Question

A switch S is closed in the circuit shown in figure, current passed through point A is?

A. $$4.5\text{A}$$
B. $$6.0\text{A}$$
C. $$3.0\text{A}$$
D. Zero

Answer 1

Hint: We are given to find the value of current through point A. The resistance values of all branches are given, to find the current we need to first find the value of voltage.

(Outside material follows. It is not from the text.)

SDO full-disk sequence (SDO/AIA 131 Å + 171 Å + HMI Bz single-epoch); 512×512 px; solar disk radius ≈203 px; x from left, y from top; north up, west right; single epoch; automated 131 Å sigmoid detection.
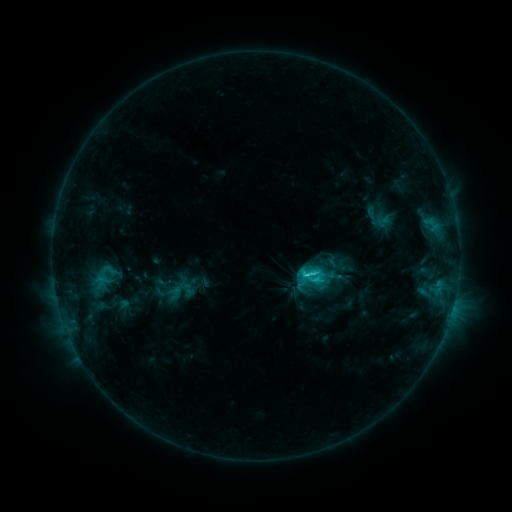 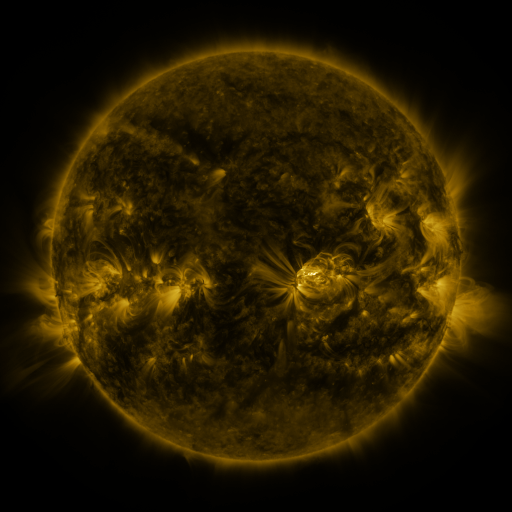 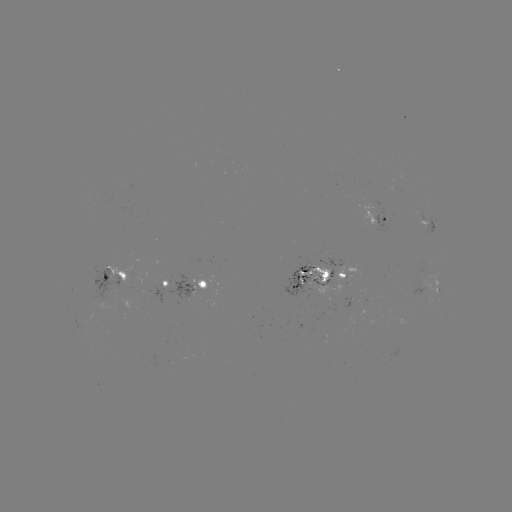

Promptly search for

Use Kirchhoff’s junction rule to find the value of voltage V and then calculate the value of current passing through point A.

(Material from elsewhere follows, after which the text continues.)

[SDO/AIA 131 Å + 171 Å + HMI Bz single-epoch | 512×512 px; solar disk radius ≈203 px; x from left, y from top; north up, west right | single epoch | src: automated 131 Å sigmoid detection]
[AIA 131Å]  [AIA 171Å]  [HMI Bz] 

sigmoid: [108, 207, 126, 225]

Complete step by step answer:
To find the current at point A, we will use Kirchhoff’s junction rule.
 According to Kirchhoff’s junction rule, the sum of all the currents entering and leaving a node in a circuit is always equal to zero.
Let us name the branches for simplicity

Now, we find the current through each branch
Current through branch BO is $$I_{BO}={\displaystyle \frac{V_{BO}}{R_{BO}}}$$ where $$V_{BO}$$ is voltage drop across BO which is $$V_{BO}=V-20$$ and $$R_{BO}$$ is resistance on BO branch which is given as $$2\mathrm{\Omega }$$. Therefore, current through BO is $$I_{BO}={\displaystyle \frac{V_{BO}}{R_{BO}}}={\displaystyle \frac{V-20}{2}}$$.
Current through branch CO is $$I_{CO}={\displaystyle \frac{V_{CO}}{R_{CO}}}$$ where $$V_{CO}$$ is voltage drop across CO which is $$V_{CO}=V-5$$ and $$R_{CO}$$ is resistance on CO branch which is given as $$4\mathrm{\Omega }$$. Therefore, current through CO is $$I_{CO}={\displaystyle \frac{V_{CO}}{R_{CO}}}={\displaystyle \frac{V-5}{4}}$$.
Current through branch CO is $$I_{DO}={\displaystyle \frac{V_{DO}}{R_{DO}}}$$ where $$V_{DO}$$ is voltage drop across DO which is $$V_{DO}=V-0$$ and $$R_{DO}$$ is resistance on DO branch which is given as $$2\mathrm{\Omega }$$. Therefore, current through DO is $$I_{DO}={\displaystyle \frac{V_{DO}}{R_{DO}}}={\displaystyle \frac{V-0}{2}}={\displaystyle \frac{V}{2}}$$.
Now, applying Kirchhoff’s junction rule at point O we get
$$I_{BO}+I_{CO}+I_{DO}=0$$ (i)
Putting the values of $$I_{BO}$$, $$I_{CO}$$ and $$I_{DO}$$ in equation (i), we get
$$\begin{gathered} {\displaystyle \frac{V-20}{2}}+{\displaystyle \frac{V-5}{4}}+{\displaystyle \frac{V}{2}}=0 \\ \Rightarrow 2\left(V-20\right)+V-5+2V=0 \\ \Rightarrow 2V+V+2V-40-5=0 \\ \Rightarrow 5V=45 \end{gathered}$$
$$\Rightarrow V=9\text{Volts}$$
Now, the current through the DO branch is $$I_{DO}={\displaystyle \frac{V-0}{R_{DO}}}$$.
Putting the value of $$V$$ and resistance $$R_{DO}=2$$, we get $$I_{DO}={\displaystyle \frac{9}{2}}=4.5\text{A}$$

So, the correct answer is “Option A”.

Note:
There are two Kirchhoff’s laws which are used to find the value of current and voltage of circuits. The first law is Kirchhoff’s current law or junction law which states that the sum current entering and leaving a junction of an electrical circuit is always zero. The second law or also known as voltage law states that the sum of the voltage drops around any closed circuit is always zero.